The adrenal glands secrete DHEAS, or dehydroepiandrosterone sulfate, a "pre-hormone," which the body converts into androgens and estrogens, Dr. Mika Enomoto and colleagues from Kurume University School of Medicine and colleagues explain. Levels of DHEAS peak during a person's 20s and 30s and then sharply decline.

Animal research has found the hormone has a number of anti-aging effects, they add, and some studies in humans have linked DHEAS levels to longevity, while others have not.

To better understand the relationship between DHEAS levels in humans and life span, the researchers measured DHEAS levels in 940 men and women who ranged in age from 21 to 88 in 1978, and followed them until 2005.

Men had higher levels of DHEAS at the study's outset, and both sexes showed a decline in levels of the hormone over time. In women, there was no relationship between their levels of DHEAS and how long they lived.

But for men, low levels of DHEAS, older age, higher blood pressure and higher blood sugar levels after fasting showed a significant association with shorter lifespan.

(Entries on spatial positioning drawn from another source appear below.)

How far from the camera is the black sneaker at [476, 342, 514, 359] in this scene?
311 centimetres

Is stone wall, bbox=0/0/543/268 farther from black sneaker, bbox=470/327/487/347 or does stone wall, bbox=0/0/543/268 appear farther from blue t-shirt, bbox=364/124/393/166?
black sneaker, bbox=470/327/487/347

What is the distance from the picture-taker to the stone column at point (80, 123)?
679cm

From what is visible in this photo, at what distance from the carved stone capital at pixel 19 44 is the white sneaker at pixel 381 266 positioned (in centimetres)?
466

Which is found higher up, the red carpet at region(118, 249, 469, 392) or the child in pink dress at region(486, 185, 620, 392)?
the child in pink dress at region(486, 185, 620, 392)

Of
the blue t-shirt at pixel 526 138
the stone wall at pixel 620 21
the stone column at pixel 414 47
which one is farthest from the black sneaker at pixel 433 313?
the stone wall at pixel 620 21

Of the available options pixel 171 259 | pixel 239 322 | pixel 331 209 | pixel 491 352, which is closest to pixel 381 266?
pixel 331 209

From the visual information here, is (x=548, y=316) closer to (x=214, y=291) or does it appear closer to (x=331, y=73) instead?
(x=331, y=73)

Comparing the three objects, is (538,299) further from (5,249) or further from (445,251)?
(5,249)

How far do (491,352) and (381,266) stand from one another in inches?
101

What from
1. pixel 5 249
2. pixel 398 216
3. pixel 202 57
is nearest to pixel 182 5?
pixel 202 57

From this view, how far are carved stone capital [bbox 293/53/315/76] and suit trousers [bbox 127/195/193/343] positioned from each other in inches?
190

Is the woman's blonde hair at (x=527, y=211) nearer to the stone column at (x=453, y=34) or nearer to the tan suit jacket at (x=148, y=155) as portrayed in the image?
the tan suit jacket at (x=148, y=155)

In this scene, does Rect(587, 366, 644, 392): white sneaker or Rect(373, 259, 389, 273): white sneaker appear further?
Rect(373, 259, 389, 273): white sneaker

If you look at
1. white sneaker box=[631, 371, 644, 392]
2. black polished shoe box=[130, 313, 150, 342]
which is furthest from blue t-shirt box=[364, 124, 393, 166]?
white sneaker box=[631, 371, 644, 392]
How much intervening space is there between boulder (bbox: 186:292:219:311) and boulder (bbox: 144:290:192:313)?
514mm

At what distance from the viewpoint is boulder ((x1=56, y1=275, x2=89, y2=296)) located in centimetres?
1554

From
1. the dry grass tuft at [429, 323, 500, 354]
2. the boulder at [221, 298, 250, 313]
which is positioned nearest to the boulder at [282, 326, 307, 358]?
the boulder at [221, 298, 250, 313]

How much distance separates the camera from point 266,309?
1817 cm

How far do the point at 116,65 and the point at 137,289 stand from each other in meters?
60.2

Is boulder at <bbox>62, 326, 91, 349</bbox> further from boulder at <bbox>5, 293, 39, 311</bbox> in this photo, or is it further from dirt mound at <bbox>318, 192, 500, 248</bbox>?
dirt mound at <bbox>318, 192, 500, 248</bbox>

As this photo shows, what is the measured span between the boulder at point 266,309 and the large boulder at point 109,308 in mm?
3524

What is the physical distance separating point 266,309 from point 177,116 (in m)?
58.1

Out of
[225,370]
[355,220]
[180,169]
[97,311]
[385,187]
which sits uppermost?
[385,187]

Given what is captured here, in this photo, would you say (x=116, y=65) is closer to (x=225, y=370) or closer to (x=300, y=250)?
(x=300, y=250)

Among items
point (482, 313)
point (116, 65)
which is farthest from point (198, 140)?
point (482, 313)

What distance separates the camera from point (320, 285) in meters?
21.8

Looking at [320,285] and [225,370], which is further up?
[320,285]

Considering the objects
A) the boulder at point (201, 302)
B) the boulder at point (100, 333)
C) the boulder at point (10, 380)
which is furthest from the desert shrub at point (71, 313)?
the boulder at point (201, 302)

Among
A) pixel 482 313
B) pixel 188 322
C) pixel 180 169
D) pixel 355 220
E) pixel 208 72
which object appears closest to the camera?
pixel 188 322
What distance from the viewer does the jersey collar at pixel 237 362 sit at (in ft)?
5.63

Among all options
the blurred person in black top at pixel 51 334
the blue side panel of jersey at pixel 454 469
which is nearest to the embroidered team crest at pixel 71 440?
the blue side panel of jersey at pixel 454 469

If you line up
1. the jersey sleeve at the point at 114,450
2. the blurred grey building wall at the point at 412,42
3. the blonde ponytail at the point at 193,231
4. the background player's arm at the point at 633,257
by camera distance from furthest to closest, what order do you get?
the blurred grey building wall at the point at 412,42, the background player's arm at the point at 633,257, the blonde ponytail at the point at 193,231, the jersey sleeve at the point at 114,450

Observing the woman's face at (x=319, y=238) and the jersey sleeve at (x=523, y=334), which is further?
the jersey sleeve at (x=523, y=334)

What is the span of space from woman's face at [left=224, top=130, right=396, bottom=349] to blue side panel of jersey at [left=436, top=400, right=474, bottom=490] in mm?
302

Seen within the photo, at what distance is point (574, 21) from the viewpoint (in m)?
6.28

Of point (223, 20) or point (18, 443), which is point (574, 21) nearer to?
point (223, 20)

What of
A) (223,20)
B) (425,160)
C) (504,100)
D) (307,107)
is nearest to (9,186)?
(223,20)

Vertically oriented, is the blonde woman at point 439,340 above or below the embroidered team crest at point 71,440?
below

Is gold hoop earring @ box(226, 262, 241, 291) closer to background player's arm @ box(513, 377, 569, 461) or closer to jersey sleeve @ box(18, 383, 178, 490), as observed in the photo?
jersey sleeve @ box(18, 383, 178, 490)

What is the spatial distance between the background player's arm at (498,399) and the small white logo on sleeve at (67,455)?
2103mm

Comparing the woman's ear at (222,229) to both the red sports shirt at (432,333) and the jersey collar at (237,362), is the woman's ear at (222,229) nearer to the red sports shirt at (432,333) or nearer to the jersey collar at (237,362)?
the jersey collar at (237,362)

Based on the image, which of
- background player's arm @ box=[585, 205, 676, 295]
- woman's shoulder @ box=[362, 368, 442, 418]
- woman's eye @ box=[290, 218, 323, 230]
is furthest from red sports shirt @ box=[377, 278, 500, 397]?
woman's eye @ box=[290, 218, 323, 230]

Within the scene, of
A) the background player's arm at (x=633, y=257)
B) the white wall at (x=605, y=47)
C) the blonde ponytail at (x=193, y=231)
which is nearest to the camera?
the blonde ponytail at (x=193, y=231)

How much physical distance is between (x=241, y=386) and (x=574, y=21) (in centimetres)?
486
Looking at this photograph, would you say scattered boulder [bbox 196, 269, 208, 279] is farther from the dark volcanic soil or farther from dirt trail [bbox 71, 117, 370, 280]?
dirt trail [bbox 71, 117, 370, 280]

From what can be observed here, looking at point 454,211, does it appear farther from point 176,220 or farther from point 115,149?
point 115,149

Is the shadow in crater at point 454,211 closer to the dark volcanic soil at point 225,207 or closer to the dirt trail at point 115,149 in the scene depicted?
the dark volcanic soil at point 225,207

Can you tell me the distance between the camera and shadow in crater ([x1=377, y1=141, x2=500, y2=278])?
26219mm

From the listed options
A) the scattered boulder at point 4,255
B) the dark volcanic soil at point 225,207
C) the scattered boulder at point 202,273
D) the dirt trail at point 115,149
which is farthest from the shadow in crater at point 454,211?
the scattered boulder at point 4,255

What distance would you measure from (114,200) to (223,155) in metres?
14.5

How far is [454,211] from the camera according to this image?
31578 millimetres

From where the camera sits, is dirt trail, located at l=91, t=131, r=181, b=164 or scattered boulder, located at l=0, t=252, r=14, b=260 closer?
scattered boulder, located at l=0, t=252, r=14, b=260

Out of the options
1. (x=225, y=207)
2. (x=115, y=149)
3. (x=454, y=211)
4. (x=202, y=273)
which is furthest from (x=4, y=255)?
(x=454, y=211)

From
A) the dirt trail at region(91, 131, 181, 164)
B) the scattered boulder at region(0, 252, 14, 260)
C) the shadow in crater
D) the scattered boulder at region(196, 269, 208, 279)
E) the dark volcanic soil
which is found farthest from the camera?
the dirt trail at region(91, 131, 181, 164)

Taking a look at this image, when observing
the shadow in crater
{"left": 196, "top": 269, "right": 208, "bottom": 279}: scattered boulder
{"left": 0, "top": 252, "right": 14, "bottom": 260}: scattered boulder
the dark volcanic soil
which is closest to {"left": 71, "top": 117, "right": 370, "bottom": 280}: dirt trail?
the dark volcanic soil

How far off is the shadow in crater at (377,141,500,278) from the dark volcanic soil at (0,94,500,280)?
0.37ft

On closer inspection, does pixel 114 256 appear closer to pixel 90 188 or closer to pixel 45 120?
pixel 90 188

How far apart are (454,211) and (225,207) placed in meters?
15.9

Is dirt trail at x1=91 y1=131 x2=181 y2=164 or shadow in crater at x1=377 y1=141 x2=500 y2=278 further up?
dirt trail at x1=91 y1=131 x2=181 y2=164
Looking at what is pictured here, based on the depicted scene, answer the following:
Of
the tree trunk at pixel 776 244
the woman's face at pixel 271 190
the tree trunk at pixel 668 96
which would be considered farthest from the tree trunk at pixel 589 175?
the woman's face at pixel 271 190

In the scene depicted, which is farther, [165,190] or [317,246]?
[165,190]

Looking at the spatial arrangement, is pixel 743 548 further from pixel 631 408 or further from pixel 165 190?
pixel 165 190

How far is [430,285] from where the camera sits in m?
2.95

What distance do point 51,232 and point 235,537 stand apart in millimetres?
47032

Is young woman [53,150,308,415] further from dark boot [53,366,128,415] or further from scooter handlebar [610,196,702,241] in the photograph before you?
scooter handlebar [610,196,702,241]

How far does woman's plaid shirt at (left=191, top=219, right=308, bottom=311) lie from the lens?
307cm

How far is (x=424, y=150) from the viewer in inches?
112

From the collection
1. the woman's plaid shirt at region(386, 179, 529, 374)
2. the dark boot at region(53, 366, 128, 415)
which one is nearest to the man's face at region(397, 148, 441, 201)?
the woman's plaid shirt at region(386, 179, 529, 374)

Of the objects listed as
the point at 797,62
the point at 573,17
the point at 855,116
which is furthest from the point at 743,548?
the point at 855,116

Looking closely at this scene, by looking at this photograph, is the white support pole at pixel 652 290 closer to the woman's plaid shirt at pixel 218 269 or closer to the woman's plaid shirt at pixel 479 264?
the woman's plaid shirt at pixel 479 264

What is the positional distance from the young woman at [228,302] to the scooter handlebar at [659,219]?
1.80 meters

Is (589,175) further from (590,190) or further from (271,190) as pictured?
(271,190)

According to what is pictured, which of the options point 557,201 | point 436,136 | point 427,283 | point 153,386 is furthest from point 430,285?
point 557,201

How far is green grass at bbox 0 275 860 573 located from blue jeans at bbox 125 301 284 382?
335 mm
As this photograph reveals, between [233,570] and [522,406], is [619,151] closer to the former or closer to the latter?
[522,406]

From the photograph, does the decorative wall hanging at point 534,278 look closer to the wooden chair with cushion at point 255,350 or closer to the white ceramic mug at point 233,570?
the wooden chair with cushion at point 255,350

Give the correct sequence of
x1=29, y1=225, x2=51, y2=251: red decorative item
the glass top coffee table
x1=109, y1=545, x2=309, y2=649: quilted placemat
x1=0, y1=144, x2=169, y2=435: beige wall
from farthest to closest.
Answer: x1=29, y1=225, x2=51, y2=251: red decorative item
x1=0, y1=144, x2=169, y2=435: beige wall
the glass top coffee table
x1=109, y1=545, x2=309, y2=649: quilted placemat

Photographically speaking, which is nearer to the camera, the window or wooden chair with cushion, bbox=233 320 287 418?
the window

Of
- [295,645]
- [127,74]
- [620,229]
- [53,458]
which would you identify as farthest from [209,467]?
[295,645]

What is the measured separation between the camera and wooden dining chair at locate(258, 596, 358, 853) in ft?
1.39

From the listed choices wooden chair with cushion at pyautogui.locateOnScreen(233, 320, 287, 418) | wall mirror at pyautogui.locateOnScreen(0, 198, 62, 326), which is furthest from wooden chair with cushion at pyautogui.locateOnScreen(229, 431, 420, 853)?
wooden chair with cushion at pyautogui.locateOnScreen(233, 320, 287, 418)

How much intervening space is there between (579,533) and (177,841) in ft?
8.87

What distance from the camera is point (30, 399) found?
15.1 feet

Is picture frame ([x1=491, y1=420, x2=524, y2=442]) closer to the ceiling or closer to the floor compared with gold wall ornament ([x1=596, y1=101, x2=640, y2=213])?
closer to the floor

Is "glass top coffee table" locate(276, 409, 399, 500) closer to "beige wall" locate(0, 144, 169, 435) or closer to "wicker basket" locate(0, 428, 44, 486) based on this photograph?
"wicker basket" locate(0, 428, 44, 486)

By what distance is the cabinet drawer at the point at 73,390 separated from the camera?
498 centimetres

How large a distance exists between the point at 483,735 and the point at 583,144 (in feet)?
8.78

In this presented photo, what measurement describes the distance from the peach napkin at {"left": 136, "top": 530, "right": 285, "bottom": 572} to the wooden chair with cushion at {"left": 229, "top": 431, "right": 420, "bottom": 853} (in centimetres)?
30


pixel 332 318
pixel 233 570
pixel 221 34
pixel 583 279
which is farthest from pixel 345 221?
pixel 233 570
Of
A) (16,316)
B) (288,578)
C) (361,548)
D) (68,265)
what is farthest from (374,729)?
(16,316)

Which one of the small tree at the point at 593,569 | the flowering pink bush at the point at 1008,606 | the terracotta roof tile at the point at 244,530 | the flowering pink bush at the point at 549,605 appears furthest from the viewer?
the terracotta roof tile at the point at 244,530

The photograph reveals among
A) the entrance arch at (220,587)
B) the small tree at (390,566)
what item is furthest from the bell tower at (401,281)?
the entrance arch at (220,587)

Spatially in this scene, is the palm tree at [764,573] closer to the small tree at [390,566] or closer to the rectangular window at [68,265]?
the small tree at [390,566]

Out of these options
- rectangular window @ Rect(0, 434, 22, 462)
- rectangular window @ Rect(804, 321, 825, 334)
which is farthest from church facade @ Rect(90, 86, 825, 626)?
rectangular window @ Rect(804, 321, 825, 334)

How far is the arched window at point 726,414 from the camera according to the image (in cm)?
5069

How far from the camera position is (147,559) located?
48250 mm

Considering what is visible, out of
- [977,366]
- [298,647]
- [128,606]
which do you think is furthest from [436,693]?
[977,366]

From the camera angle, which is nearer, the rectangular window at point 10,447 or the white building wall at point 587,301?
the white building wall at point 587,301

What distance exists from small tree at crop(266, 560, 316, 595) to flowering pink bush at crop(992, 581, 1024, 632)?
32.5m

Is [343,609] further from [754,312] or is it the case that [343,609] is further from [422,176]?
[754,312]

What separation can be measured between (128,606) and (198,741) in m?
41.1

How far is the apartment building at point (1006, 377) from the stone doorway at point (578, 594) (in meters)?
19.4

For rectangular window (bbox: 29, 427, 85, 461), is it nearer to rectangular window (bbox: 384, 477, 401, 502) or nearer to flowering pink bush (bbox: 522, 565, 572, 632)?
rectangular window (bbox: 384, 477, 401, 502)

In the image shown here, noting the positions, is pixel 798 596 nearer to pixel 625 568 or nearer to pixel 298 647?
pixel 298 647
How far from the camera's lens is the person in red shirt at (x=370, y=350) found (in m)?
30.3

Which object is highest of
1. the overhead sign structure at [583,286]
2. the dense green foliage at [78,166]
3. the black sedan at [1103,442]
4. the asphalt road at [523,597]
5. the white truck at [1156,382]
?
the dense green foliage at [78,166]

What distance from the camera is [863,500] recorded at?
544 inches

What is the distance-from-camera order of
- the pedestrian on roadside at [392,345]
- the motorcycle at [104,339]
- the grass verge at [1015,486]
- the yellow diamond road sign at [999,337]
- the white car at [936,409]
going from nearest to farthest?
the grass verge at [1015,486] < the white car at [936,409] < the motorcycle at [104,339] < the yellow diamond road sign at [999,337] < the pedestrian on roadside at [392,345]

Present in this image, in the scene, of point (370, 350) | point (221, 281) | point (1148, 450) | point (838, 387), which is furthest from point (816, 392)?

Among these variables, the researchers found that high levels of DHEAS were the most strongly linked to a longer life. The relationship between DHEAS and longevity remained even after the researchers adjusted for glucose levels, age and blood pressure.

But before the 15-year follow-up point, there was no difference in longevity among men based on DHEAS levels, the researchers note, which may help explain why some past research found no relationship between the hormone and longevity.

Limitations of the study include the fact that information on cause of death wasn't available for every participant, so it wasn't possible to determine if low DHEAS levels correlated with death from heart disease or other causes, the researchers say.

Nevertheless, they conclude the "these data suggest that serum level of DHEAS is a strong predictor of 27-year longevity in men."